● Il compito
Prosegua il brano sul fatturato 2017 dell'industria italiana costruttrice di beni strumentali, riprendendo subito dopo l'ultima frase riportata.

● Brano di lettura
__________

Nel 2017, il fatturato dell’industria italiana costruttrice di beni strumentali si è attestato a 46,6 miliardi di euro, segnando un incremento del 9,7% rispetto all’anno precedente. Il risultato è stato determinato principalmente dall’ottimo andamento delle consegne sul mercato interno, trainate dalla vivace domanda di beni di investimento. Più moderato l’incremento dell’export. Positive le previsioni per il 2018 anche in virtù delle misure previste dal Piano Nazionale Impresa 4.0.
Questo è quanto emerge dai dati di consuntivo presentati il 17 luglio da Sandro Salmoiraghi, presidente Federmacchine, in occasione dell’annuale assemblea della federazione delle imprese italiane costruttrici di beni strumentali che ospita l’incontro con Enrico Letta, presidente dell’Associazione Italia-Asean.
In particolare, secondo i dati elaborati dal Gruppo Statistiche Federmacchine, il fatturato dell’industria italiana costruttrice di beni strumentali è cresciuto, del 9,7%, a 46,6 miliardi di euro. Nel confronto con il 2016, tutti e 13 i settori di Federmacchine hanno visto crescere il proprio fatturato.

__________

● Materiale fornito
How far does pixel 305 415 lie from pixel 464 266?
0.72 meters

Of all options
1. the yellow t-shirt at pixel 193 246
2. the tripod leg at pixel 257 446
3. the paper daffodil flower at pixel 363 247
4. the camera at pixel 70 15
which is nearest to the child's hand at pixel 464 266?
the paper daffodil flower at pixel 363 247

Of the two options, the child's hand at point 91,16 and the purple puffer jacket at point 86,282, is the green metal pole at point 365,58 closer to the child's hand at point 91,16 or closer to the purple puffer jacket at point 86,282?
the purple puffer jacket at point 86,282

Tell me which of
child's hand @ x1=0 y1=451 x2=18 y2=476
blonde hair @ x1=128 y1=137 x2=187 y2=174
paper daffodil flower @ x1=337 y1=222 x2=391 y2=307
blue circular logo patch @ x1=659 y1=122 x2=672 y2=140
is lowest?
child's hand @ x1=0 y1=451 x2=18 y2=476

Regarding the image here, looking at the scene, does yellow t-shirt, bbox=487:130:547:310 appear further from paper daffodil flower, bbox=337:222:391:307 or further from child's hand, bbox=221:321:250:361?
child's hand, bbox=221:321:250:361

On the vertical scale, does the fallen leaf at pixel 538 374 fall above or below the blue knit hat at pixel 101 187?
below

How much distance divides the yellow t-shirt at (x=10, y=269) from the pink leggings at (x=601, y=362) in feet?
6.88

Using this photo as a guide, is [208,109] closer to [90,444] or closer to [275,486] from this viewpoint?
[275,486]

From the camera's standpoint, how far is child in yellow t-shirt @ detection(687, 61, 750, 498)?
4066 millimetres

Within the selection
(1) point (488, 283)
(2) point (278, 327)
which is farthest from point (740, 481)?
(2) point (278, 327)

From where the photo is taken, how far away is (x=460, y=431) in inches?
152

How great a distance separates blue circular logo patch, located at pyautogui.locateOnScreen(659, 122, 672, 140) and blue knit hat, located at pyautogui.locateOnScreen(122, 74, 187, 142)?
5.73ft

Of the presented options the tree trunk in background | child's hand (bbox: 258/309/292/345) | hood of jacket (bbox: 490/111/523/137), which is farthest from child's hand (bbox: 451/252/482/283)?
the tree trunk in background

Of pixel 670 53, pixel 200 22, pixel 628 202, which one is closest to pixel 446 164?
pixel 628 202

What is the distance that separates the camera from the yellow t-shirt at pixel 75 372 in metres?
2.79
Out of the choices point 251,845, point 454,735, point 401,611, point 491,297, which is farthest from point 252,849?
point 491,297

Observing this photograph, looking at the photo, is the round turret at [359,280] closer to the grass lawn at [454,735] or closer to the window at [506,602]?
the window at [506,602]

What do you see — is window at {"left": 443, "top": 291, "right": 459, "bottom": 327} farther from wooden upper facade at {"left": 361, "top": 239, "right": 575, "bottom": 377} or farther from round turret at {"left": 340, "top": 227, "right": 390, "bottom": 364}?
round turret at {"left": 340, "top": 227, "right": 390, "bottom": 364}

__________

● Problema risolto
Supportato dalle misure di super e iperammortamento, il consumo domestico è cresciuto, dell’11,6%, a 24 miliardi. A beneficiare di ciò sono state anzitutto le consegne dei costruttori italiani sul mercato interno cresciute, del 14,3%, a 14,9 miliardi. Positivo anche l’andamento delle importazioni il cui valore si è attestato a 9,2 miliardi, il 7,6% in più rispetto al 2016.
Dopo un 2016 piuttosto piatto, nel 2017, le esportazioni sono tornate a crescere in modo deciso, segnando un +7,6% rispetto all’anno precedente, pari 31,8 miliardi di euro. Principali mercati di sbocco dell’offerta italiana sono risultati: Germania (3,4 miliardi di euro, +8,1%), Stati Uniti (3 miliardi di euro, +2,6%), Cina (2,1 miliardi, +14%), Francia (2,1 miliardi, +5,5%) e Spagna (1,3 miliardi, +7,6%).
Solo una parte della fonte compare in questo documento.